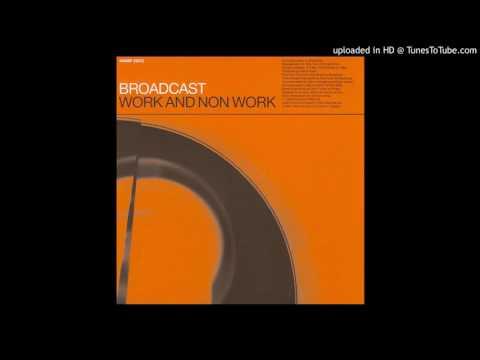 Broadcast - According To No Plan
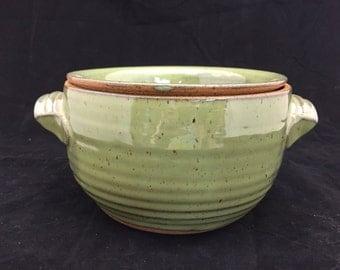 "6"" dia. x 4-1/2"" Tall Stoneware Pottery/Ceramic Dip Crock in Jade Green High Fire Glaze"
--
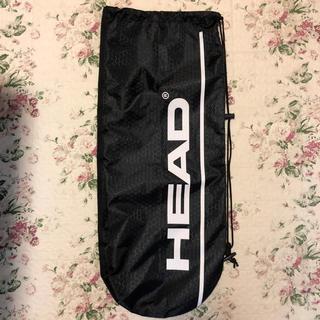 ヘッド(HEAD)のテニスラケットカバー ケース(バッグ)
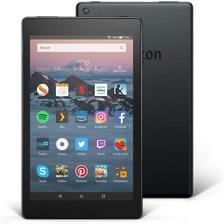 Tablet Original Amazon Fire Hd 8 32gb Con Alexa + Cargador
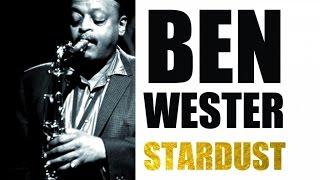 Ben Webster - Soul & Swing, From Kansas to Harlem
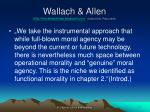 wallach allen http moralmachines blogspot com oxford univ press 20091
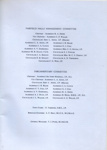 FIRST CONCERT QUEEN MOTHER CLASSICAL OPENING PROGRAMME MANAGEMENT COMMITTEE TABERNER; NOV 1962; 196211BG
* * *
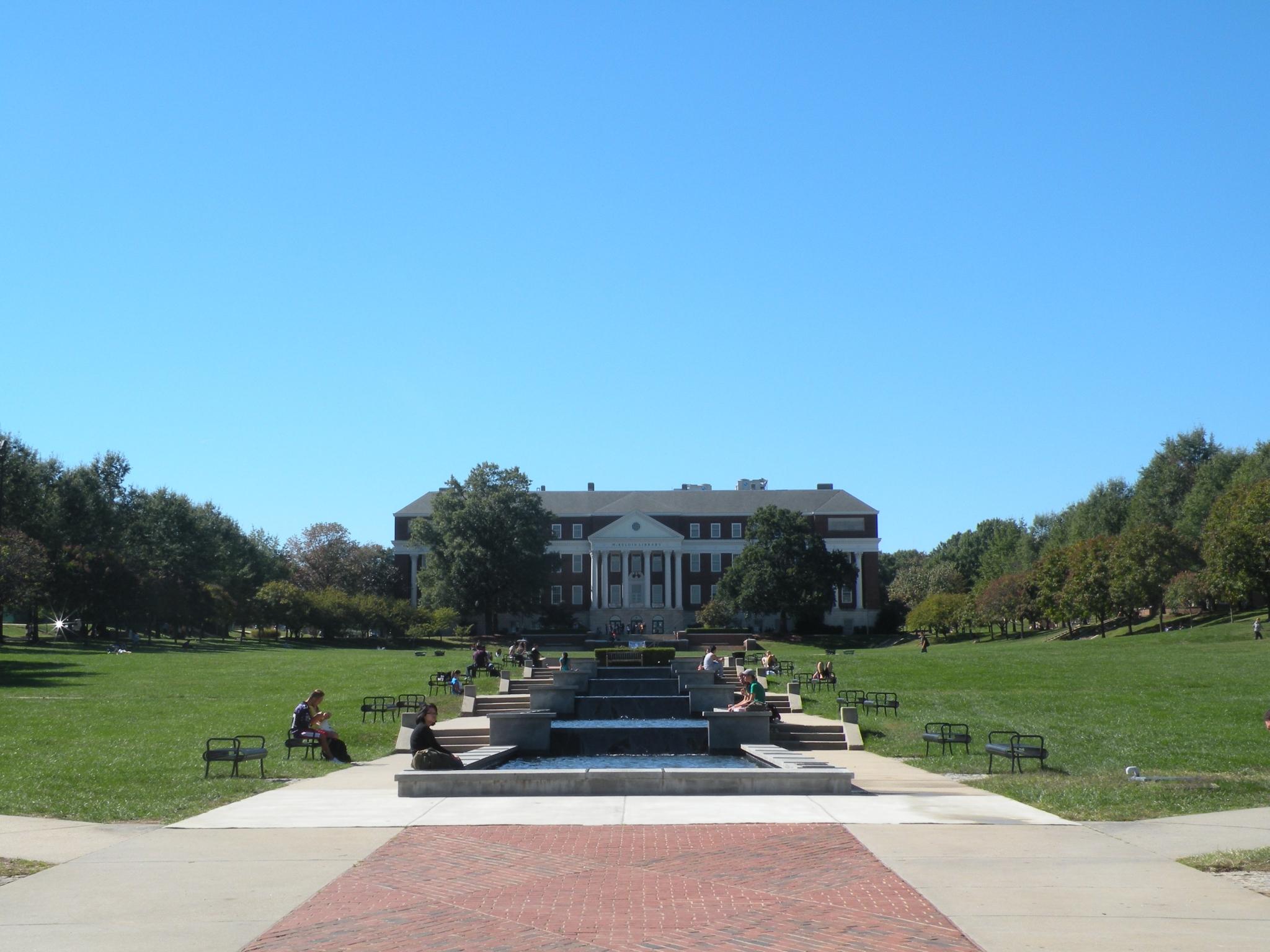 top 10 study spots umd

Task brief:
Starting with the line above that holds "ヘッド(HEAD)のテニスラケットカバー ケース(バッグ)", restate each line word for word up to and including the line that holds "FIRST CONCERT QUEEN". Drop the pictures.

Answer for this exercise:
 ヘッド(HEAD)のテニスラケットカバー ケース(バッグ)
 Tablet Original Amazon Fire Hd 8 32gb Con Alexa + Cargador
 Ben Webster - Soul & Swing, From Kansas to Harlem
 wallach allen http moralmachines blogspot com oxford univ press 20091
 FIRST CONCERT QUEEN MOTHER CLASSICAL OPENING PROGRAMME MANAGEMENT COMMITTEE TABERNER; NOV 1962; 196211BG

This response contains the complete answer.